„Zug der Erinnerung": Innerhalb dieser Waggons erscheint die Stille wie leidvolles, hilfesuchendes Geschrei
Fünfzehn Frauen aus der Huzur-Seniorenfreizeitstätte waren zu Besuch beim "Zug der Erinnerung" am Bahnhof Grunewald - sie erarbeiteten sich so ein weiteres ergreifendes Kapitel der deutschen Geschichte und beschlossen, dem Jüdischen Museum einen zweiten Besuch abzustatten.
Mitte April 2008 war der „Zug der Erinnerung" in Berlin zu Gast. Auch die Besucherinnen der Seniorenfreizeitstätte HUZUR wollten die Ausstellung besuchen, da ihnen viel dran liegt, der deutschen Geschichte auf die Spur zu kommen. 15 Frauen machten sich deswegen am 21. April um 7.30 Uhr auf den Weg zum S-Bahnhof Grunewald, um - wie schon bei ihren Besuchen im Jüdischen Museum und im in Konzentrationslager Sachsenhausen - den großen Schmerz des Krieges und den der Opfer ein weiteres Mal nachzuempfinden.
Am Zug erwarteten die Frauen zwei angenehme Überraschungen: Sie wurden schon vor der offiziellen Öffnung hineingelassen, da es draußen sehr kalt war. Zudem stellte sich heraus, dass ein junger Mann namens Mehmet Can die Gruppe durch die Ausstellung führte, der ebenfalls aus der Türkei stammt und hier in Deutschland Geschichte studiert.

» **GESTELLTE AUFGABE A**: Schreibe den Textabschnitt über den Besuch beim „Zug der Erinnerung“ wortgetreu ab, beginnend bei „Am Zug erwarteten“ und endend bei „Deutschland Geschichte studiert.“.

» **AUFGABENEINGABE**:
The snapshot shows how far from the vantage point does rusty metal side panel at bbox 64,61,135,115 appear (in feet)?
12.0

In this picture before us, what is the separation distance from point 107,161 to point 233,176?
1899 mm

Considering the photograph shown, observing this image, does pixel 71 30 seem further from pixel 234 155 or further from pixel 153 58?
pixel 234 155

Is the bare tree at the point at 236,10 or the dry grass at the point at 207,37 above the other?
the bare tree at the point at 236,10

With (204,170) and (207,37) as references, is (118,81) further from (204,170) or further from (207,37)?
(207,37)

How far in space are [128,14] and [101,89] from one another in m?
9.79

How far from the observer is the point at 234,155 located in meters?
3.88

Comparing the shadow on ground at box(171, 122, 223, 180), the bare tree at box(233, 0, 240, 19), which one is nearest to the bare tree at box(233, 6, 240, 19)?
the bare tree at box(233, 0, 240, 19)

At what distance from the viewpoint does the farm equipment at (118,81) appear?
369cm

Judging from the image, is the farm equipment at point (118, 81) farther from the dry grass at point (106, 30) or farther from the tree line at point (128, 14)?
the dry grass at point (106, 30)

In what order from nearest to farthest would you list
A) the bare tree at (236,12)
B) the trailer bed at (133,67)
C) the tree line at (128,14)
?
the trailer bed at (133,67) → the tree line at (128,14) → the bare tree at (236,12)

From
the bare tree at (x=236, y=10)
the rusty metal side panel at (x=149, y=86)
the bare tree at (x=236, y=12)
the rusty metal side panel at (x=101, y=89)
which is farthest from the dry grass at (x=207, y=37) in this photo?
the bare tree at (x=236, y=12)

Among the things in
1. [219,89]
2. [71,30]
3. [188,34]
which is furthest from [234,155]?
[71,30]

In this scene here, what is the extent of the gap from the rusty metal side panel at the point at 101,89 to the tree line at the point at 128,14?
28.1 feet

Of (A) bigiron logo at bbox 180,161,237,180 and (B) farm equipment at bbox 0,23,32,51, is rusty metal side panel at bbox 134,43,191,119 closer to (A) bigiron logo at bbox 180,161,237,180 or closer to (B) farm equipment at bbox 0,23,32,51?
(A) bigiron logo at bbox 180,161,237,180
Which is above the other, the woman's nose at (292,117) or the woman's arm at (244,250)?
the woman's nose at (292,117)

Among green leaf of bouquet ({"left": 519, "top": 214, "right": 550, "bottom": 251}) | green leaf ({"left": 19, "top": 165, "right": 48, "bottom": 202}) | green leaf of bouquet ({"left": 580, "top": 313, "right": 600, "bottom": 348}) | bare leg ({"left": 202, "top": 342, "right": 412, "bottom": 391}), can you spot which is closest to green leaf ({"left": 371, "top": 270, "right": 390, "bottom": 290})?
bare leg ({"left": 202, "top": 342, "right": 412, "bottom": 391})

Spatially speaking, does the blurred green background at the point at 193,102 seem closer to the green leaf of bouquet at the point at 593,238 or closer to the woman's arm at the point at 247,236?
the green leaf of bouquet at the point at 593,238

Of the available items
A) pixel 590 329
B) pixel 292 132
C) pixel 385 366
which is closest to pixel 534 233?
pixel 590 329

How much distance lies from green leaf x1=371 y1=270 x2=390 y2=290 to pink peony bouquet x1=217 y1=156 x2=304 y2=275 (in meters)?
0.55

» **GESTELLTE AUFGABE B**: Zeige jede Zeile der Liste, in der das Wort „rusty“ vorkommt.

» **ENDGÜLTIGE ANTWORT A**:
Am Zug erwarteten die Frauen zwei angenehme Überraschungen: Sie wurden schon vor der offiziellen Öffnung hineingelassen, da es draußen sehr kalt war. Zudem stellte sich heraus, dass ein junger Mann namens Mehmet Can die Gruppe durch die Ausstellung führte, der ebenfalls aus der Türkei stammt und hier in Deutschland Geschichte studiert.

» **ENDGÜLTIGE ANTWORT B**:
The snapshot shows how far from the vantage point does rusty metal side panel at bbox 64,61,135,115 appear (in feet)?
the rusty metal side panel at (x=149, y=86)
the rusty metal side panel at (x=101, y=89)
In this scene here, what is the extent of the gap from the rusty metal side panel at the point at 101,89 to the tree line at the point at 128,14?
Of (A) bigiron logo at bbox 180,161,237,180 and (B) farm equipment at bbox 0,23,32,51, is rusty metal side panel at bbox 134,43,191,119 closer to (A) bigiron logo at bbox 180,161,237,180 or closer to (B) farm equipment at bbox 0,23,32,51?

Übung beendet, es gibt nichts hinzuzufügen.